The drop in CMS’ improper pay rate for fee-for-service Medicare was driven by a reduction in improper pay to home health agencies and inpatient rehabilitation facilities — though CMS says home health companies and IRFs, along with nursing homes, were the major contributors to the 9.5 percent improper pay rate in fiscal 2017, and the HHS Office of Inspector General said program integrity is still a top management challenge for the agency.
Medicare’s improper pay rate has not been below 10 percent since fiscal 2012, when it was 8.5 percent. It rose to 10.1 percent in 2013 and reached 12.7 percent in 2014 before falling to 11 percent in 2016 and 9.5 percent last year.
CMS said the home health and IRF improper pay rates improved markedly between fiscal 2016 and 2017 — from about 42 percent to 32.3 percent for home health agencies and 62.3 percent to 39.8 percent for IRFs.
The agency attributed the change in the home health improper pay rate to revisions of the face-to-face encounter requirements, which took effect in January 2015, as well as probe and educate reviews.
Keith Myers, chair of the Partnership for Quality Home Healthcare, also said the group credits in part CMS’ reversal of the narrative requirement for the face-to-face encounter. Although those changes took effect January 2015, Myers said that because most reviews are conducted retrospectively, the improvement could have carried over. Also, Myers said the home health providers have focused on documentation issues to avoid denials, and the decreasing error rate is evidence of that.
Bill Dombi, president of the National Association for Home Care and Hospice, said the improvement is heartening. Dombi said he believes the change in the improper pay rate could be due to home health agencies working to make changes to documentation by incorporating home health records into those of physicians. Denials often stem from physician documentation not being sufficient to support the home health benefit, he said, and NAHC has been encouraging home health agencies to incorporate their records into those of patients’ doctors.
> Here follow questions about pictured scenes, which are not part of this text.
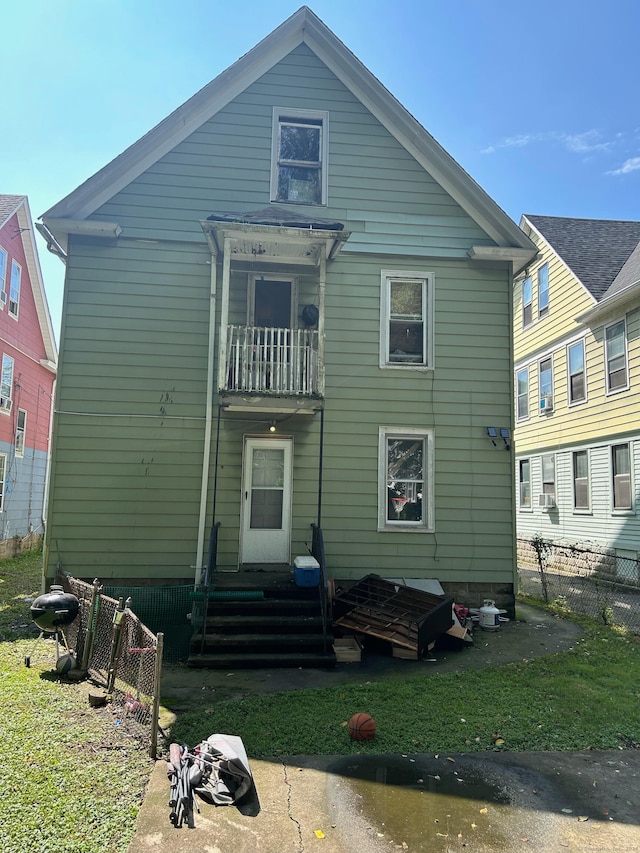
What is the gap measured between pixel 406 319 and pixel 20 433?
14.9m

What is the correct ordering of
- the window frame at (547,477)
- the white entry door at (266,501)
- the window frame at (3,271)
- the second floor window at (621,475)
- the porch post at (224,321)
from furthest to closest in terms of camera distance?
the window frame at (547,477) < the window frame at (3,271) < the second floor window at (621,475) < the white entry door at (266,501) < the porch post at (224,321)

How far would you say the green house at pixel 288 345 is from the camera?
8.70 m

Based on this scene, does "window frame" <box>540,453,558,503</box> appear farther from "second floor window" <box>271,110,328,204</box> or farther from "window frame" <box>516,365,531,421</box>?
"second floor window" <box>271,110,328,204</box>

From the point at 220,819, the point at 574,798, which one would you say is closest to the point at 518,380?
the point at 574,798

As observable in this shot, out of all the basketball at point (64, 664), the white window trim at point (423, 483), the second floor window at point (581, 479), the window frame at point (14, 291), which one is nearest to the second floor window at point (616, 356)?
the second floor window at point (581, 479)

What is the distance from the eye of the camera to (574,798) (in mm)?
3736

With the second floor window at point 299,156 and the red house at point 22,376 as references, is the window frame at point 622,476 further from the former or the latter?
the red house at point 22,376

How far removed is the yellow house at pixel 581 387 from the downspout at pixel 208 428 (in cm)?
603

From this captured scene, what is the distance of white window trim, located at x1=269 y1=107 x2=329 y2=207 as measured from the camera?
9.65m

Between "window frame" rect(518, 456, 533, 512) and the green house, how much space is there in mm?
9765

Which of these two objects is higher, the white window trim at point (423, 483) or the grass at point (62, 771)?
the white window trim at point (423, 483)

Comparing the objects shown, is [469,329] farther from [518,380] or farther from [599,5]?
[518,380]

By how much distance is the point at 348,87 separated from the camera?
32.2 feet

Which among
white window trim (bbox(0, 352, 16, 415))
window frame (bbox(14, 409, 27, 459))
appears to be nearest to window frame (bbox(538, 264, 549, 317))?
white window trim (bbox(0, 352, 16, 415))
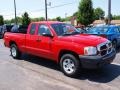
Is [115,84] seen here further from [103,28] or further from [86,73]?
[103,28]

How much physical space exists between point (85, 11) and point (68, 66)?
27.3 m

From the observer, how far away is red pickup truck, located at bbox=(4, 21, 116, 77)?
6.98 m

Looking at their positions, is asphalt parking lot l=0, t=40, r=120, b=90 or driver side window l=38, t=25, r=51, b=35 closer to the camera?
asphalt parking lot l=0, t=40, r=120, b=90

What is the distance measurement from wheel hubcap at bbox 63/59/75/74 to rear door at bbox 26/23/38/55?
1.77 metres

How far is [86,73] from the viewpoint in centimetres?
786

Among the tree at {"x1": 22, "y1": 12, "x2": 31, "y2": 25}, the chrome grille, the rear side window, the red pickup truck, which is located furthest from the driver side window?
the tree at {"x1": 22, "y1": 12, "x2": 31, "y2": 25}

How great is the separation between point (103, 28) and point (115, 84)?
7.39 meters

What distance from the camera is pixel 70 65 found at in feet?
24.5

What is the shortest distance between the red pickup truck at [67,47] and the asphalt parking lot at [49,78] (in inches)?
17.8

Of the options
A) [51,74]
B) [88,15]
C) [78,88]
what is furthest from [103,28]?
[88,15]

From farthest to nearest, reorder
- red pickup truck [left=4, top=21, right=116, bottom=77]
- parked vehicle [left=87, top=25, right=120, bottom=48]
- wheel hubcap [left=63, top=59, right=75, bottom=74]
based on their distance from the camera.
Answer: parked vehicle [left=87, top=25, right=120, bottom=48]
wheel hubcap [left=63, top=59, right=75, bottom=74]
red pickup truck [left=4, top=21, right=116, bottom=77]

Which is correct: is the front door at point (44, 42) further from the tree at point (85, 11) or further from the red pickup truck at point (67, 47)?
the tree at point (85, 11)

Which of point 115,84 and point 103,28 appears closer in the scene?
point 115,84

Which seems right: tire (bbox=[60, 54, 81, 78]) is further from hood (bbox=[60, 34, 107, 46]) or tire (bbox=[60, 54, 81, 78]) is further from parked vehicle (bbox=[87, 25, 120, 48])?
parked vehicle (bbox=[87, 25, 120, 48])
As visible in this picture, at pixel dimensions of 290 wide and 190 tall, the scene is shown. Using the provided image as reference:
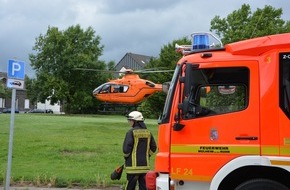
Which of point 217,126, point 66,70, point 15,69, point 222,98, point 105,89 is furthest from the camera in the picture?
point 66,70

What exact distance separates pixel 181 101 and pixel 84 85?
77418mm

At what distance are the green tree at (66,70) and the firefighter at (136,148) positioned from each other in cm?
7167

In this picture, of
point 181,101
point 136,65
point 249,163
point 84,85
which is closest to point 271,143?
point 249,163

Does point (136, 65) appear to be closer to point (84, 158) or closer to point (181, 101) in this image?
point (84, 158)

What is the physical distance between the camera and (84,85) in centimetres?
8281

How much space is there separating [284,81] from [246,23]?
4146 centimetres

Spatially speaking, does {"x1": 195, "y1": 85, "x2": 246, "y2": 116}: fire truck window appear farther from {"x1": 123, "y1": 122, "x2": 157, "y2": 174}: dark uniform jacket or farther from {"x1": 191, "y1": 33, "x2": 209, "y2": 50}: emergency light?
{"x1": 123, "y1": 122, "x2": 157, "y2": 174}: dark uniform jacket

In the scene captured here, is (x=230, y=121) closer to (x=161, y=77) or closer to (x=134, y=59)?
(x=161, y=77)

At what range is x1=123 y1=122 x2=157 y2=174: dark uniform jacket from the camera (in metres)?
7.95

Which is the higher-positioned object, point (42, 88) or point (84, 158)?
point (42, 88)

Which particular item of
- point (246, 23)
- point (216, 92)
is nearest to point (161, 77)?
point (246, 23)

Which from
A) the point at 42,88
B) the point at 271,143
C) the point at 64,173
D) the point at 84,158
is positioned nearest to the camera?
→ the point at 271,143

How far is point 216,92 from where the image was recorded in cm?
634

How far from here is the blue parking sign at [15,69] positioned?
31.1ft
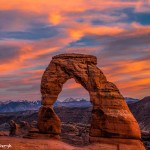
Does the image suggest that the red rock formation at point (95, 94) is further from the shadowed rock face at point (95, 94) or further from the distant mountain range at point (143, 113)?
the distant mountain range at point (143, 113)

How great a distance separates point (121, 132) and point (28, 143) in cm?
1050

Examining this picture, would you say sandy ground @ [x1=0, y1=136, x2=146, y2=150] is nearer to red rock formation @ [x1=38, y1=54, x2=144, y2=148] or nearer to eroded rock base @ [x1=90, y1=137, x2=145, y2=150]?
eroded rock base @ [x1=90, y1=137, x2=145, y2=150]

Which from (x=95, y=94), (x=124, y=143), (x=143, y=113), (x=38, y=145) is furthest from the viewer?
(x=143, y=113)

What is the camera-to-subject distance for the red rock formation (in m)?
43.7

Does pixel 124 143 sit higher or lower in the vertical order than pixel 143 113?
lower

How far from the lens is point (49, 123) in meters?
46.9

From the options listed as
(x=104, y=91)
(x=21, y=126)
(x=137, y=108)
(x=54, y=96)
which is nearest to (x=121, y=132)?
(x=104, y=91)

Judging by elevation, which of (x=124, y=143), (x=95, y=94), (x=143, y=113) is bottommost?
(x=124, y=143)

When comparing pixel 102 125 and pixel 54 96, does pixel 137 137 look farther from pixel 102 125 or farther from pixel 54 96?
pixel 54 96

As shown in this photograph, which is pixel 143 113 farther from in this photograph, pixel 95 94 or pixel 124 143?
pixel 124 143

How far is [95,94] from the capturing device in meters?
44.8

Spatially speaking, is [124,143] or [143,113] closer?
[124,143]

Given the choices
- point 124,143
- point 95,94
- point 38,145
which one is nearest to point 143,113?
point 95,94

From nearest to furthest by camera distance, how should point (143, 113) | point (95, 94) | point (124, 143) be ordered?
point (124, 143)
point (95, 94)
point (143, 113)
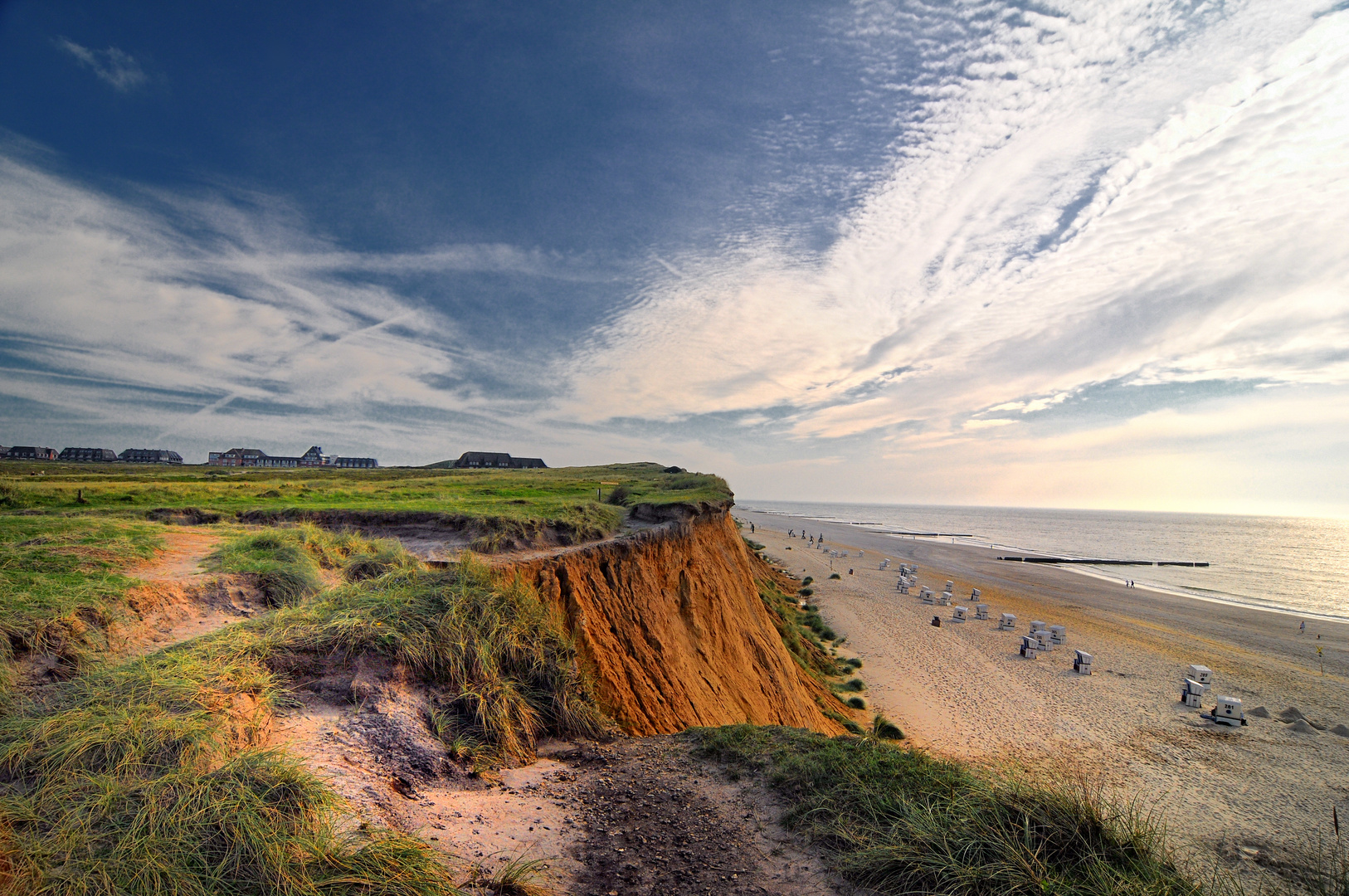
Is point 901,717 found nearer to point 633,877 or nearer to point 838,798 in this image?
point 838,798

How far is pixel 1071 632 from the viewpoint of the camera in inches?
1383

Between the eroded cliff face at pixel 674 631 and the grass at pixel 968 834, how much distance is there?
4.54m

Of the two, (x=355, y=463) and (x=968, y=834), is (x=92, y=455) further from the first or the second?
(x=968, y=834)

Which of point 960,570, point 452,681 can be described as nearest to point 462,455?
point 960,570

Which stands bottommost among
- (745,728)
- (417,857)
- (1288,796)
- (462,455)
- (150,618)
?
(1288,796)

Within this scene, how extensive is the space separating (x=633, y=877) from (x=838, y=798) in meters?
2.33

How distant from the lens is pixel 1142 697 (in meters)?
24.3

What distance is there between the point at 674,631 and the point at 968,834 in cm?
1027

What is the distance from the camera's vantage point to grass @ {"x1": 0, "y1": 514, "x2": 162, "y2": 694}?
19.8 ft

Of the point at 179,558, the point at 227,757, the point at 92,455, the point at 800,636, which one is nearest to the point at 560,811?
the point at 227,757

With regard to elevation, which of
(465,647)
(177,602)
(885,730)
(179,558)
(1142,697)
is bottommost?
(1142,697)

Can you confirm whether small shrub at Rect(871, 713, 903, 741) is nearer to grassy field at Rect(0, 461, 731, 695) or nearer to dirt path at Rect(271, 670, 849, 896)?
grassy field at Rect(0, 461, 731, 695)

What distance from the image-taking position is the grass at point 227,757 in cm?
338

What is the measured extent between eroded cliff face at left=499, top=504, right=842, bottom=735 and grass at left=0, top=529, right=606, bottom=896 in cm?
310
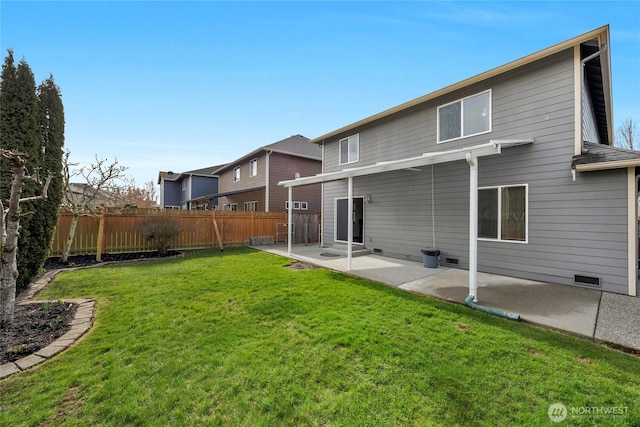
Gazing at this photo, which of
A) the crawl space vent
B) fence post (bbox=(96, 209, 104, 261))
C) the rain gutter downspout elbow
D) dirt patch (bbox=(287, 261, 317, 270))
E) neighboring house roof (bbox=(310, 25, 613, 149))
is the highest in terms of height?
neighboring house roof (bbox=(310, 25, 613, 149))

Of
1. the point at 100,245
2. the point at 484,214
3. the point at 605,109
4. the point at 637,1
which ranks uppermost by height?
the point at 637,1

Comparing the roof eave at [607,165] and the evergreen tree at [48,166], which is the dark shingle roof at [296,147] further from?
the roof eave at [607,165]

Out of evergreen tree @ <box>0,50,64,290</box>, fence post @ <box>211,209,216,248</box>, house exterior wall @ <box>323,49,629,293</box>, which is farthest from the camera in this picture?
fence post @ <box>211,209,216,248</box>

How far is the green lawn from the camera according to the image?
2131 millimetres

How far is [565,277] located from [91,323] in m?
8.69

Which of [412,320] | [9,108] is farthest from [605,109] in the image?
[9,108]

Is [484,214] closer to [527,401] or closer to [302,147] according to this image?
[527,401]

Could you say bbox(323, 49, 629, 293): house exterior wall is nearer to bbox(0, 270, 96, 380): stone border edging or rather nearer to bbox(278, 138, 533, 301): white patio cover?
bbox(278, 138, 533, 301): white patio cover

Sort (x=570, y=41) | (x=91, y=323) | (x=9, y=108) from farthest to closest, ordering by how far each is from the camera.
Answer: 1. (x=570, y=41)
2. (x=9, y=108)
3. (x=91, y=323)

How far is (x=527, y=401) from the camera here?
2270mm

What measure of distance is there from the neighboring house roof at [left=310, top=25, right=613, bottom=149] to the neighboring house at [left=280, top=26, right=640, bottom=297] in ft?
0.08

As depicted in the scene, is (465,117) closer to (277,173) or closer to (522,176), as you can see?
(522,176)

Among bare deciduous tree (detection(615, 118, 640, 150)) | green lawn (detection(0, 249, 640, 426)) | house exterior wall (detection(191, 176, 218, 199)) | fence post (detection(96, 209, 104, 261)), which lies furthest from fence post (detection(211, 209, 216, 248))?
bare deciduous tree (detection(615, 118, 640, 150))

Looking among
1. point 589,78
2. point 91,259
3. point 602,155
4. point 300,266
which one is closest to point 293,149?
point 300,266
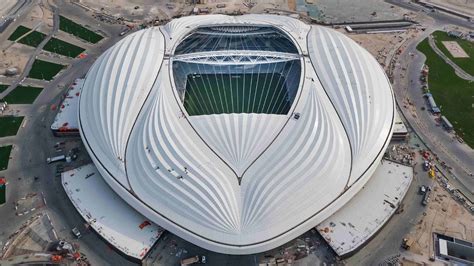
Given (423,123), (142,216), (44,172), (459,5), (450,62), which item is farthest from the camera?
(459,5)

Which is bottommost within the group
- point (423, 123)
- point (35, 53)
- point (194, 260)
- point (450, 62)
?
point (194, 260)

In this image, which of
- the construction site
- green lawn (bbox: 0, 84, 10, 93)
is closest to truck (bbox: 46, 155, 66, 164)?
the construction site

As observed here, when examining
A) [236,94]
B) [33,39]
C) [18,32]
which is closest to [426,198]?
[236,94]

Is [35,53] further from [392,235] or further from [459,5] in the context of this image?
[459,5]

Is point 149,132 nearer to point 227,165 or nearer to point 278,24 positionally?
point 227,165

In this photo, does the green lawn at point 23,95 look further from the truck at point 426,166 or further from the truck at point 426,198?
the truck at point 426,166

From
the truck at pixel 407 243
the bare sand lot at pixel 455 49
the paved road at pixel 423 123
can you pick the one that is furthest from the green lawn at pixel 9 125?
the bare sand lot at pixel 455 49

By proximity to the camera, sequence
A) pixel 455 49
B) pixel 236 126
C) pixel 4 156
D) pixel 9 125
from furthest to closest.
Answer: pixel 455 49 < pixel 9 125 < pixel 4 156 < pixel 236 126
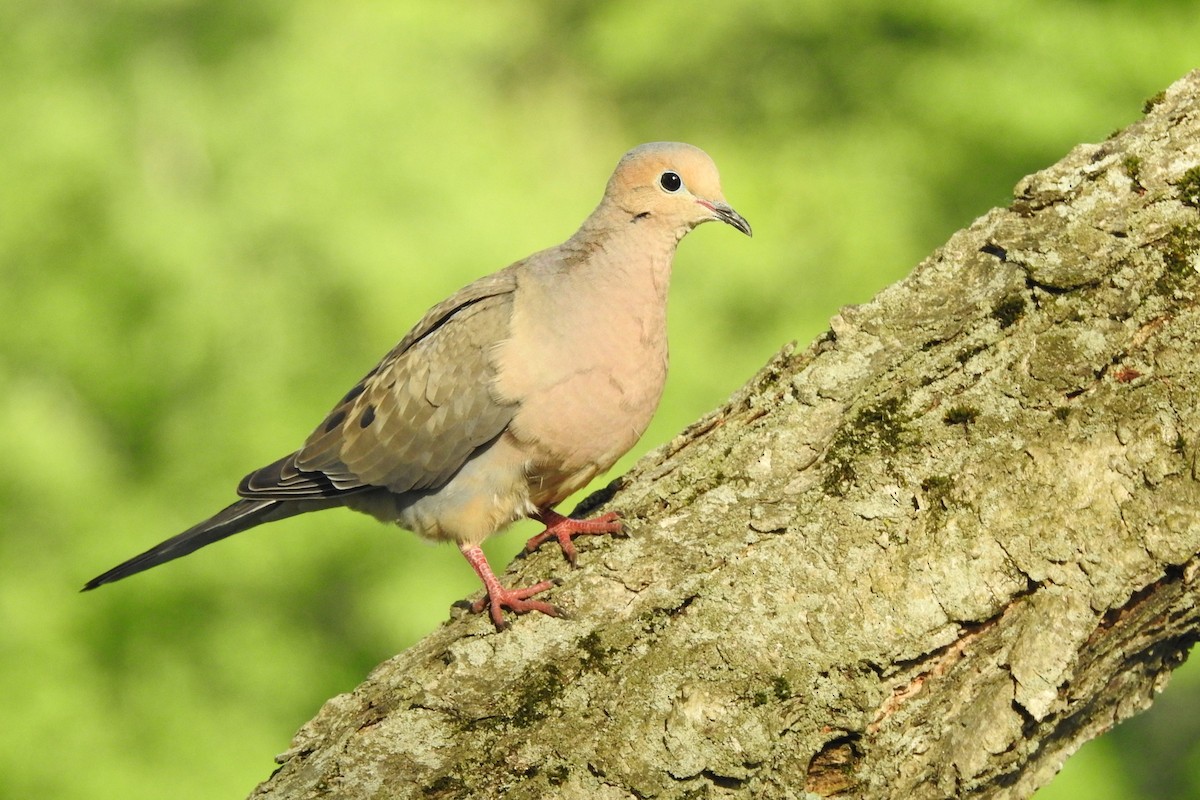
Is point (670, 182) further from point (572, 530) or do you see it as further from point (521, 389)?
point (572, 530)

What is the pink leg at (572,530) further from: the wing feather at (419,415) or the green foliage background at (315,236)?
the green foliage background at (315,236)

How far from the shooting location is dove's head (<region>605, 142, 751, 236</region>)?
3.67 metres

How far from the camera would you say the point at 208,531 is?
12.8 feet

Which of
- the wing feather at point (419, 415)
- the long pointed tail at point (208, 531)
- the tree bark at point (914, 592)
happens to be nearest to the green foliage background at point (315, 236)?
the long pointed tail at point (208, 531)

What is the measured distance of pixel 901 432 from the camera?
2.58 metres

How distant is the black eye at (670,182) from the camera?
12.1 feet

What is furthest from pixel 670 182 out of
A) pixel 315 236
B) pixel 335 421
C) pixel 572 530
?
pixel 315 236

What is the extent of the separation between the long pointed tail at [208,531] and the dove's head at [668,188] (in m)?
1.56

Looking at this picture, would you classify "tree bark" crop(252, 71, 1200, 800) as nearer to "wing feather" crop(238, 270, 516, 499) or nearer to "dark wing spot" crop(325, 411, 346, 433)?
"wing feather" crop(238, 270, 516, 499)

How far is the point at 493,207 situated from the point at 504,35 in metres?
1.66

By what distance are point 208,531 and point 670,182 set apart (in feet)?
6.35

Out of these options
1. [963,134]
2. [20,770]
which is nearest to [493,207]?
[963,134]

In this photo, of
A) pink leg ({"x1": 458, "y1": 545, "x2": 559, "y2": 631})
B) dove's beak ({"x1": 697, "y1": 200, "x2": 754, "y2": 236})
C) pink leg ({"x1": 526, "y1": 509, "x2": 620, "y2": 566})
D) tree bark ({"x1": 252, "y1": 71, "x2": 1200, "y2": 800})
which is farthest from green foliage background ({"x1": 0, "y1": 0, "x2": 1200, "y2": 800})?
tree bark ({"x1": 252, "y1": 71, "x2": 1200, "y2": 800})

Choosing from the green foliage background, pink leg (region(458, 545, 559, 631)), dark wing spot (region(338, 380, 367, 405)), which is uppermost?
the green foliage background
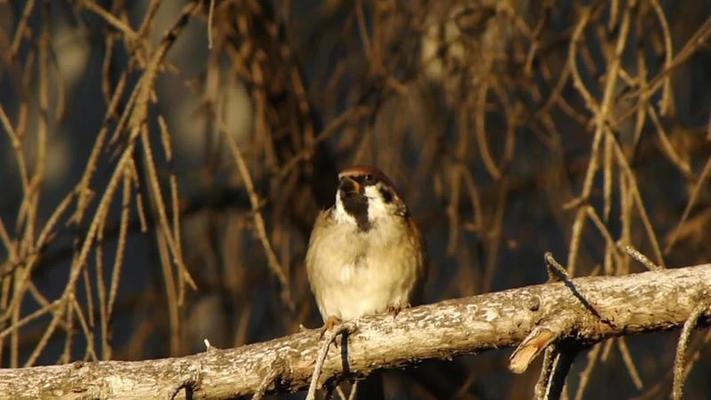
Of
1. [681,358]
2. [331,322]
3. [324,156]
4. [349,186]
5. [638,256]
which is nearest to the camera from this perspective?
[681,358]

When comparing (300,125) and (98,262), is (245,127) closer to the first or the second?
(300,125)

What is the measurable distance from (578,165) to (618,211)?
64cm

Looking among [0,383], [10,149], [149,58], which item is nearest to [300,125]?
[149,58]

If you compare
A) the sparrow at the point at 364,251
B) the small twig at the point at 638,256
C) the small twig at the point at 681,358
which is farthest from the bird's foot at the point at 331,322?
the small twig at the point at 681,358

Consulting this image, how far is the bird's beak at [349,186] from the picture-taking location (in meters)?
3.22

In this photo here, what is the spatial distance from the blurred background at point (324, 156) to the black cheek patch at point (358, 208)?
0.10m

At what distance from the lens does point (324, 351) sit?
2123mm

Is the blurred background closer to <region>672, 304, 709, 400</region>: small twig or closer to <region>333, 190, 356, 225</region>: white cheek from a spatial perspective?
<region>333, 190, 356, 225</region>: white cheek

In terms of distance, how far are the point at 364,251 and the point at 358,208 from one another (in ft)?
0.36

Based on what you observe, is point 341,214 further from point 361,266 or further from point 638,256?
point 638,256

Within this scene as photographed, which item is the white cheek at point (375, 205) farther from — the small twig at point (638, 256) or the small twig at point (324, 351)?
the small twig at point (638, 256)

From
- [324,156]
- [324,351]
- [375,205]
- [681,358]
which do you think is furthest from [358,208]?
[681,358]

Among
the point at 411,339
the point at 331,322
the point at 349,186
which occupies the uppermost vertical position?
the point at 349,186

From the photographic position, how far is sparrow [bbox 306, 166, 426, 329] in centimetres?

Dombi also noted that the pending Home Health Documentation and Program Improvement Act would have CMS consider the medical record of the home health agency and the physician when reviewing home health claims. That legislation also would allow for a settlement process for certain denied home health claims between January 2011 and January 2015 that have been appealed.
Lawmakers are considering including the legislation in the House’s Medicare extender package, Dombi said, though the policies were not included in the House Ways & Means’ outline. Dombi also said the group is working on companion legislation for the Senate.
Still, CMS said insufficient documentation continues to be the biggest problem for home health claims, as well as nursing home claims which saw an increase in the improper pay rate from about 7.8 percent in fiscal 2016 to 9. 3 percent in fiscal 2017. For IRFs, lack of medical necessity continues to be the major error in claims, CMS says, despite the improvement, which CMS credited to a rule requiring IRFs to report how much and what type of therapy patients receive and Supplemental Medical Review Contractor reviews.
The OIG named Medicare program integrity one of its top management challenges for HHS, and a key component of that challenge is reducing improper pay, according to an OIG report released last week. One of the OIG’s focus areas is reducing improper pay for home health services. The office says that in fiscal 2018, it will prioritize work that identifies ways to reduce improper pay for those providers by reducing Medicare spending in what it calls geographic hot spots.